Tackling curative gene therapy is an expensive risk for the neuromuscular disease fighter, as there are only approximately 350 to 400 males born with DMD in the U.S. each year. This risk is particularly odd as Sarepta's RNAi franchise is continuing to grow. Using Novartis' gene therapy Zolgensma and its $2.2 million price tag as a measuring stick, the DMD gene therapy market equates to roughly $800 million in the U.S. each year. What remains to be seen is if SRP-9001 can cannibalize the RNAi franchise, which is still growing and projected to rake in $565 million to $575 million in revenue in 2021.

Safety and efficacy concerns in the background

Sarepta's SRP-9001 gene therapy is delivered into the body using an adenovirus (AAV) based system, which has a checkered past. AAV gene therapy was the delivery system of Audentes Therapeutics (acquired by Astellas), which has been placed on a clinical hold after four deaths occurred. Even Novartis' Zolgensma has a black box warning after about a third of the 500 patients who received the drug since its approval experienced a liver-related adverse event.

Despite the warning, Novartis' AAV-based therapy still generated $319 million in Q2 sales. But investors should be aware that compared to traditional pharmaceutical companies, AAV therapies come with a higher than usual amount of uncertainty and risk. So it's a bit of a head-scratcher as to why Sarepta is willing to accept the financial risk of gene therapy trials at the risk of sacrificing most, if not all of its growing DMD RNAi franchise.

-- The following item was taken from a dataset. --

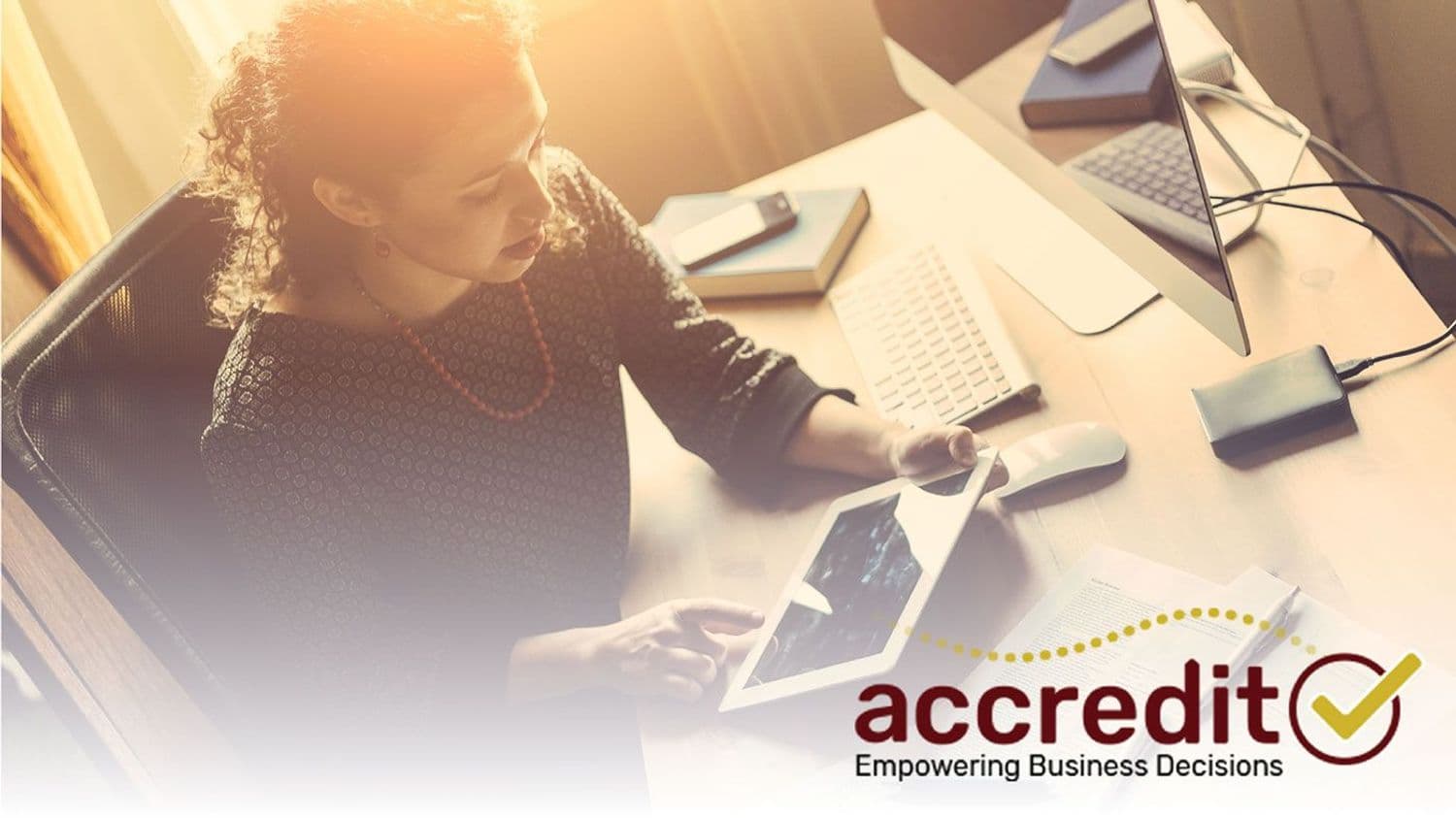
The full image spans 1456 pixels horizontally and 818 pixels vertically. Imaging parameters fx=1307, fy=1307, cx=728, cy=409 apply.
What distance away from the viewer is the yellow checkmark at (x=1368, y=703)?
2.56 feet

As if the delivery system concerns were not enough, a recent study found that SRP-9001 did not show significant functional improvement for DMD patients at 48 weeks. And while a subgroup analysis of patients ages 4 to 5 seemed to show improvement, this may call into question SRP-9001's development altogether. Sarepta blamed the lackluster results on an "imbalance in baseline functional characteristics in the 6 to 7-year-old group [which] contributed to the lack of statistical significance on the functional endpoint." Further studies should help clarify what, if any, utility SRP-9001 can provide patients in the future. But in the meantime, while searching for potentially curative gene therapy seems altruistic and admirable from the patient perspective, this seems like a risky financial proposition for the company.

How does Sarepta stack up against other rare disease companies?

A good reference point might be cystic fibrosis drug maker Vertex Pharmaceuticals (VRTX 0.78%) or even pulmonary hypertension fighter United Therapeutics (UTHR 4.33%). While Sarepta has three drugs on the market, Vertex has four and United Therapeutics has five -- and all three companies are currently in niche healthcare spaces.

In terms of growth, Sarepta just posted 25% year-over-year revenue growth for Q2, while Vertex saw revenue grow 18% year over year for Q2 and United Therapeutics enjoyed 23% growth for the quarter. While investors might expect a similar valuation based on this, United Therapeutics has a price-to-sales (P/S) ratio of 5.6 but Vertex has a P/S ratio of 6.4 -- and both are profitable companies. Sarepta, on the other hand, is nearly double the valuation at a P/S of 11.8 and is not yet profitable.

Although I can applaud Sarepta for tackling gene therapy in a rare disease at the expense of its RNAi golden goose, it doesn't mean I have to invest in it. Biotech investors should proceed with caution as Sarepta still looks undeservingly expensive and its path to profitability is unclear at the moment.